Collaborative IDE with Jupyter Notebook and Spark Cluster
Jupyter notebook is known for collaborative IDE (integrated development environment) for data engineering and data scientist. On big scale project, the common infrastrcuture setup is to host and deploy the centralized jupyter notebook/lab on the server and have different server for the remote spark engine(spark clusters). All developer will need to use browser to access notebook with following roles
- jupyter notebook responsible for data visualization (if needed)
- remote spark is fully utilized for the ETL (extract, transform and load)
Hence, the resource consumption on jupyter notebook/lab must be minimal. All the heavy lifting will be done on the spark cluster.
The Problem With Centralized and Shared Jupyter Notebook
Each developer might have their own task and objectives. Eventhough spark cluster is available for the ETL, it cant prevent the developer to make mistakes by running the ETL on the jupyter notebook (incident) because all the computational source code is written and controlled on the jupyter notebook.
Uncontrolled resource consumption on the jupyter notebook will affect the collaboration itself. Someone could rain all the VM resources and causing other developer not able perform their task as the VM is out of memory/CPU
The Resolution: Isolated Jupyter Notebook per Developer
Jupyter notebook is basically a python based program. It can be containerized with specific allocated resources. Each team could be assigned to specific jupyter notebook instances/container. If the developer somehow make mistake by running the ETL without using spark cluster and drain all the computing resources, it will only affecting that specific container for their team.

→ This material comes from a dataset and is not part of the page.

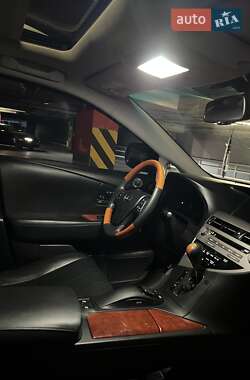 Внедорожник / Кроссовер Lexus RX 2010 в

note: minimum of 1gb memory must be allocated to the jupyter notebook’s podman container in order to run spark job executor driver.
Installing Jupyter Notebook using Podman
Below are the step by step to containerize jupyter notebook using docker and podman.

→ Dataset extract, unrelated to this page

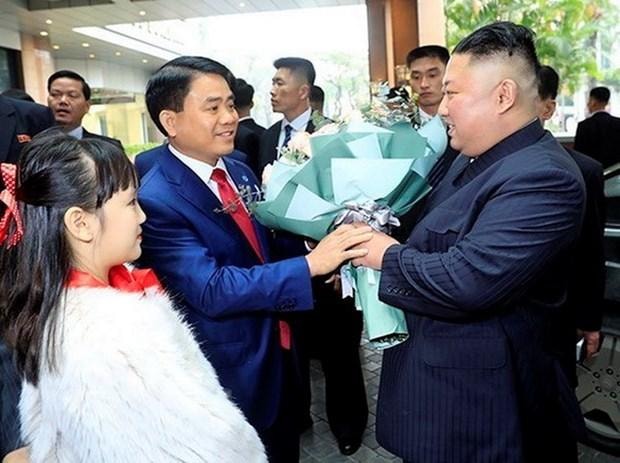 KCNA đưa tin về chuyến thăm Việt Nam của Chủ tịch Kim Jong-un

note: 384 mb of memory (RAM) will be allocated to the jupyter notebook container
resource consumption (before installing jupyter notebook on container)
Install podman on the server. The command might be vary depending on the server operating system. Ubuntu is used on current setup.
sudo apt update
sudo apt install -y podman
once the installation is complete, execute following command to verify whether podman is successfully installed or not
podman --version
it should return the version of installed podman on the sytem
create a directory that will hold the container and all the notebook.
/root/projectmakaryo/notebook
create new jupyter notebook container with 384mb of ram (kindly adjust the command if needed)
podman run -d \
--name jupyter \
-p 8888:8888 \
--memory="384m" \
--memory-swap="384m" \
-v /root/projectmakaryo/notebook \
docker.io/jupyter/minimal-notebook:latest \
start-notebook.sh
check the container status
podman ps | grep jupyterit should return the container PID and port usage.
then execute following command to get the token
podman exec -it jupyter jupyter server list
check actual usage
podman stats jupyter
now go to browser and access the server ip with port 8888, the jupyter UI should be up and running properly.
top stop jupyter use following command
podman stop jupyter